Ukrainian national rhetoric is less coherent than Putin’s imperialism, and, therefore, more credible, and more human. Independence arrived in 1991, when the U.S.S.R was dissolved. Since then, the country’s politics have been marked by corruption and inequality, but also by a democratic spirit that has grown in tandem with national self-awareness. In 2004, an attempt to rig an election was defeated by a mass movement. In 2014, millions of Ukrainians protested a President who retreated from the E.U. The protesters were massacred, the President fled, and Russia invaded Ukraine for the first time. Again and again, Ukrainians have elected Presidents who seek reconciliation with Russia; again and again, this has failed. Zelensky is an extreme case: he ran on a platform of peace, only to be greeted with an invasion.
Ukraine is a post-colonial country, one that does not define itself against exploitation so much as accept, and sometimes even celebrate, the complications of emerging from it.
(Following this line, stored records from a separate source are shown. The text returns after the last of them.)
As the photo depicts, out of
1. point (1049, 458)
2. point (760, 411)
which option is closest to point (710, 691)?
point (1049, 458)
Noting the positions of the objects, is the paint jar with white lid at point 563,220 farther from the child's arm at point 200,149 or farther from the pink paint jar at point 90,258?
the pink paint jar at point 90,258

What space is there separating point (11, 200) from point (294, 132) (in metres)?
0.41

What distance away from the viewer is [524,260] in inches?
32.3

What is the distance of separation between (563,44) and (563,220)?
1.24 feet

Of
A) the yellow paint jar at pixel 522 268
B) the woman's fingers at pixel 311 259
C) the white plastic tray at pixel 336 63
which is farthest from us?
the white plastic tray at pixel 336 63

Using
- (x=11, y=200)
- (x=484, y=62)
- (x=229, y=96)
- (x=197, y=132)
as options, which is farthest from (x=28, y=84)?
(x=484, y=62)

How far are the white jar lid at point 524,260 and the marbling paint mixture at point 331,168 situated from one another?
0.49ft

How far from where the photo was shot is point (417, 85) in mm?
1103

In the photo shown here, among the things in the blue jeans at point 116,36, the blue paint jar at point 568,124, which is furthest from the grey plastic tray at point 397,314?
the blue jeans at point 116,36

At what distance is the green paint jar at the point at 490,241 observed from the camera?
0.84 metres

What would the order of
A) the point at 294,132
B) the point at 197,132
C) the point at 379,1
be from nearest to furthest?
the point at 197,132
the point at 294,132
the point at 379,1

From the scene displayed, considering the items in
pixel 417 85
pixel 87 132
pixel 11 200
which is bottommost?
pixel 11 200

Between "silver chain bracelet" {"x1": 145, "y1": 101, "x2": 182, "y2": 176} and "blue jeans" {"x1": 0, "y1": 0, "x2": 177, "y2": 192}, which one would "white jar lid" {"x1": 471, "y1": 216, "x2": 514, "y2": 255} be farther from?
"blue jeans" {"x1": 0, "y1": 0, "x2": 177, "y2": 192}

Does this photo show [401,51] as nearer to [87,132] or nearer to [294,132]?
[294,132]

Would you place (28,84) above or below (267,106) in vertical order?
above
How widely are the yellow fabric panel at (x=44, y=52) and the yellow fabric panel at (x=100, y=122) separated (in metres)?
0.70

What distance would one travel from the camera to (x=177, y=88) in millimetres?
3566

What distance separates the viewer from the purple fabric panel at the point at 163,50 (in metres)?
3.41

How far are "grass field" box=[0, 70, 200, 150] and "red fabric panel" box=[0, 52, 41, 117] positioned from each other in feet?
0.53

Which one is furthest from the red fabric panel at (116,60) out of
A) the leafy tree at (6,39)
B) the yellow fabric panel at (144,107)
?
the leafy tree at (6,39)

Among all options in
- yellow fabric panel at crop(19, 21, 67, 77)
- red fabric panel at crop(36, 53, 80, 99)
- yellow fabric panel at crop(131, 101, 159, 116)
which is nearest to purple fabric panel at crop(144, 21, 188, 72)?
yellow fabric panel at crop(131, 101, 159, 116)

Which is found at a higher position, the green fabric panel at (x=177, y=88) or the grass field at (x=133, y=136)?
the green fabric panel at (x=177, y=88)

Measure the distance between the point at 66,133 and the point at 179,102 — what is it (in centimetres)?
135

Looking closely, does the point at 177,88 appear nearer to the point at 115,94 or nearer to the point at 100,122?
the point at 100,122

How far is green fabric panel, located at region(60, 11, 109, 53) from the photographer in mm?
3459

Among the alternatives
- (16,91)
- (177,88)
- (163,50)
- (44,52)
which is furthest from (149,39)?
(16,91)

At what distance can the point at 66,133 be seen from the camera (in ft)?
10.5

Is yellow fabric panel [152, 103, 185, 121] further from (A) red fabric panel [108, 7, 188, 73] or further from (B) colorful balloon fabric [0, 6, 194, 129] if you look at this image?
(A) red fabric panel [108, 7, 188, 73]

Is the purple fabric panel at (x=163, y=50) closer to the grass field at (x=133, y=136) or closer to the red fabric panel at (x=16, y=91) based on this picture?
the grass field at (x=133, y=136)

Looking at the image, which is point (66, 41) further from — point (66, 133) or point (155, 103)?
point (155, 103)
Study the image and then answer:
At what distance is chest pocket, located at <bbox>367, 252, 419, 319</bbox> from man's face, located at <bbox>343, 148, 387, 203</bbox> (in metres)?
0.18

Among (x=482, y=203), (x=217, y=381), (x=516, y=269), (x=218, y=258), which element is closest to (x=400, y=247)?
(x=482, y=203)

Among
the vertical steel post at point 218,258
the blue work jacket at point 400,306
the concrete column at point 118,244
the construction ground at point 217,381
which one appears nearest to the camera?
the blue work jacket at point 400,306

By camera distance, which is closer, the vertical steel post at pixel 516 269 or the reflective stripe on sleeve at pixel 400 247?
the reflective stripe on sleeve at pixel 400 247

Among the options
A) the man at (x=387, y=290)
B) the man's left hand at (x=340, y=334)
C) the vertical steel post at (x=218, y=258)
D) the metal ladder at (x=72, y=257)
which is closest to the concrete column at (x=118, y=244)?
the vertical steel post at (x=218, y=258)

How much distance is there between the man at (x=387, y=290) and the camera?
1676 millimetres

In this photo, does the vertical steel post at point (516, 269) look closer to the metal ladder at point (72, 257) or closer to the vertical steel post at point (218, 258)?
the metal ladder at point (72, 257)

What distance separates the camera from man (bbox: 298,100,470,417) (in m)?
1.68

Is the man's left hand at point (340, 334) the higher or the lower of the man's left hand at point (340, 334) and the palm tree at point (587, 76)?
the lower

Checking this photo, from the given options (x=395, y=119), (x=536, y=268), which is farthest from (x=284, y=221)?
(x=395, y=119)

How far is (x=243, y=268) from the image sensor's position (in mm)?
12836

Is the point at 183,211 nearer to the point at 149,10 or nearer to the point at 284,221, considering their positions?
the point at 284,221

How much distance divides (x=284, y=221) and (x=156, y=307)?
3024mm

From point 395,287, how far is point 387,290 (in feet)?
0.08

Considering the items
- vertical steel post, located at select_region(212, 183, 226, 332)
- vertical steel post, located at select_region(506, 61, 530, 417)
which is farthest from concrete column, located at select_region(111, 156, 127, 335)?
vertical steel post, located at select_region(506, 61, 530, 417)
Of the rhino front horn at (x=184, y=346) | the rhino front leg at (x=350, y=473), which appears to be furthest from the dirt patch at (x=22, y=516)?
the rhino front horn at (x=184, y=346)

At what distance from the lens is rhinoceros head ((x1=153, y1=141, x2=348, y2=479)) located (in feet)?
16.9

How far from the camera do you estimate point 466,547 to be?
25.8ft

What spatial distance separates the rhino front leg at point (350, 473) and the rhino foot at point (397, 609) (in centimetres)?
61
Its people are bilingual, and its soldiers speak the language of the invader as well as their own. The war is fought ina decentralized way, dependent on the solidarity of local communities. These communities are diverse, but together they defend the notion of Ukraine as a political nation. There is something heartening in this. The model of the nation as a mini-empire, replicating inequalities on a smaller scale, and aiming for a homogeneity that is confused with identity, has worn itself out. If we are going to have democratic states in the twenty-first century, they will have to accept some of the complexity that is taken for granted in Ukraine.
The contrast between an aging empire and a new kind of nation is captured by Zelensky, whose simple presence makes Kremlin ideology seem senseless. Born in 1978, he is a child of the U.S.S.R., and speaks Russian with his family. A Jew, he reminds us that democracy can be multicultural. He does not so much answer Russian imperialism as exist alongside it, as though hailing from some wiser dimension. He does not need to mirror Putin; he just needs to show up. Every day, he affirms his nation by what he says and what he does.
Ukrainians assert their nation’s existence through simple acts of solidarity. They are not resisting Russia because of some absence or some difference, because they are not Russians or opposed to Russians. What is to be resisted is elemental: the threat of national extinction represented by Russian colonialism, a war of destruction expressly designed to resolve “the Ukrainian question.” Ukrainians know that there is not a question to be answered, only a life to be lived and, if need be, to be risked. They resist because they know who they are. In one of his very first videos after the invasion, when Russian propaganda claimed that he had fled Kyiv, Zelensky pointed the camera at himself and said, “The President is here.” That is it. Ukraine is here.